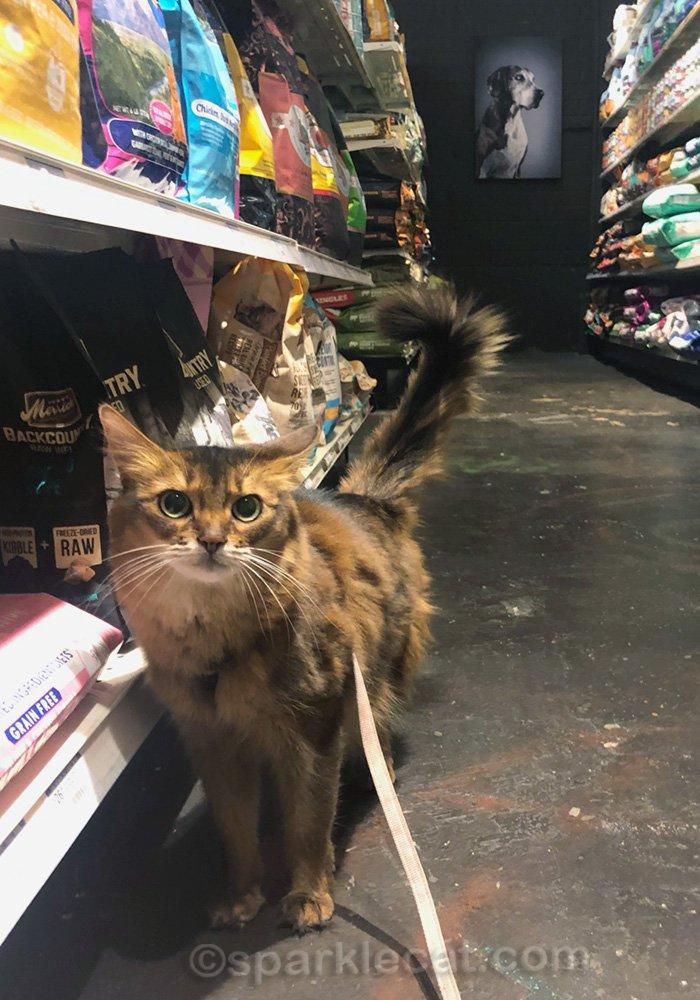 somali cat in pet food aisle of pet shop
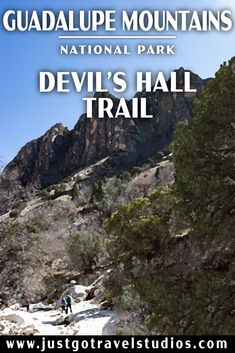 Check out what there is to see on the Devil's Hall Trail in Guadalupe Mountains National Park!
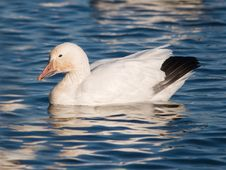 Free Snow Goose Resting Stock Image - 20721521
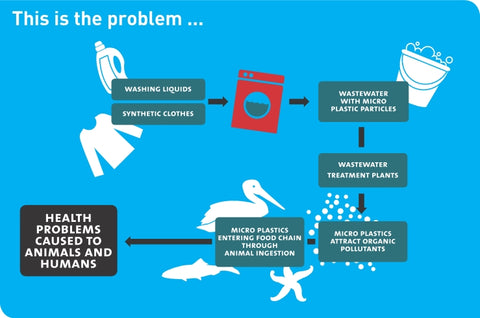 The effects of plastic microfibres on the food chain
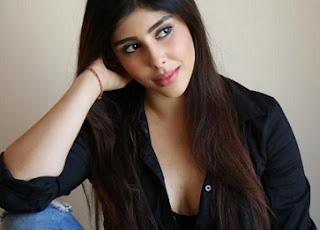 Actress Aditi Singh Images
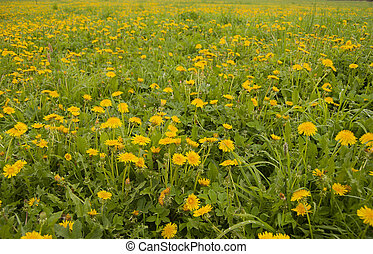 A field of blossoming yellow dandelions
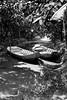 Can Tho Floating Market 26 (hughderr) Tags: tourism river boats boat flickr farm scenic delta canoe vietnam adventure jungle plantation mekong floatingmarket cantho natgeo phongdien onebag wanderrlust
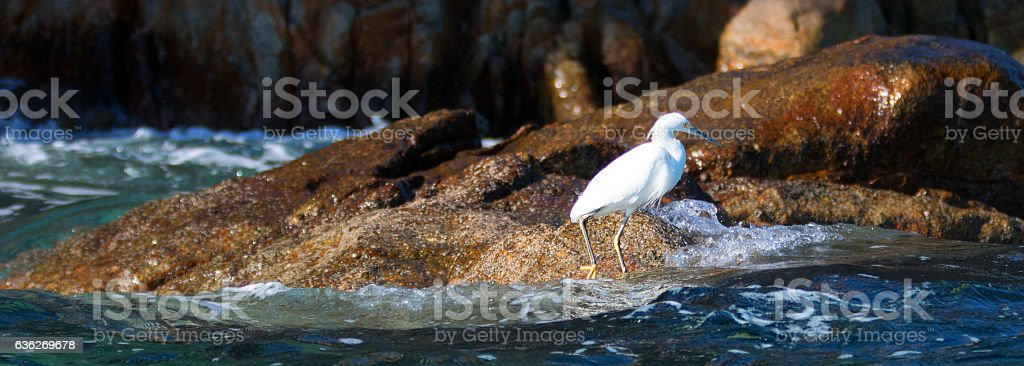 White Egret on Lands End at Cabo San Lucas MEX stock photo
---
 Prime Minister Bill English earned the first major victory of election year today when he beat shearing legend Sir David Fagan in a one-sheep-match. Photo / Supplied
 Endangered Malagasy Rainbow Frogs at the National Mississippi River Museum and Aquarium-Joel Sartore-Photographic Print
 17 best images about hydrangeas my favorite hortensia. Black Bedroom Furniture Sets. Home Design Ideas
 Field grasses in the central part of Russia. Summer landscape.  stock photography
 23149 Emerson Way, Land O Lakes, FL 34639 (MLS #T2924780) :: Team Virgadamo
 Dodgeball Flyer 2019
---
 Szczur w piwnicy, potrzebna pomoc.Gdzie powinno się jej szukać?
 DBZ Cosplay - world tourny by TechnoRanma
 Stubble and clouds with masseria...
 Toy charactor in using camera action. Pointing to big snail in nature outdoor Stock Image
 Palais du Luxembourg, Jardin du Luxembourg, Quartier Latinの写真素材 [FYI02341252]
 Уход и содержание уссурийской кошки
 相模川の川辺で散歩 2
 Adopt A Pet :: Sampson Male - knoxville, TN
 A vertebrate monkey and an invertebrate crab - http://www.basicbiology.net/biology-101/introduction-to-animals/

BRIEF: Copy out only the lines of the records above from the one with "Prime Minister Bill" through the one with "Dodgeball Flyer 2019", exactly as they stand, both included.

WRITTEN ANSWER:
 Prime Minister Bill English earned the first major victory of election year today when he beat shearing legend Sir David Fagan in a one-sheep-match. Photo / Supplied
 Endangered Malagasy Rainbow Frogs at the National Mississippi River Museum and Aquarium-Joel Sartore-Photographic Print
 17 best images about hydrangeas my favorite hortensia. Black Bedroom Furniture Sets. Home Design Ideas
 Field grasses in the central part of Russia. Summer landscape.  stock photography
 23149 Emerson Way, Land O Lakes, FL 34639 (MLS #T2924780) :: Team Virgadamo
 Dodgeball Flyer 2019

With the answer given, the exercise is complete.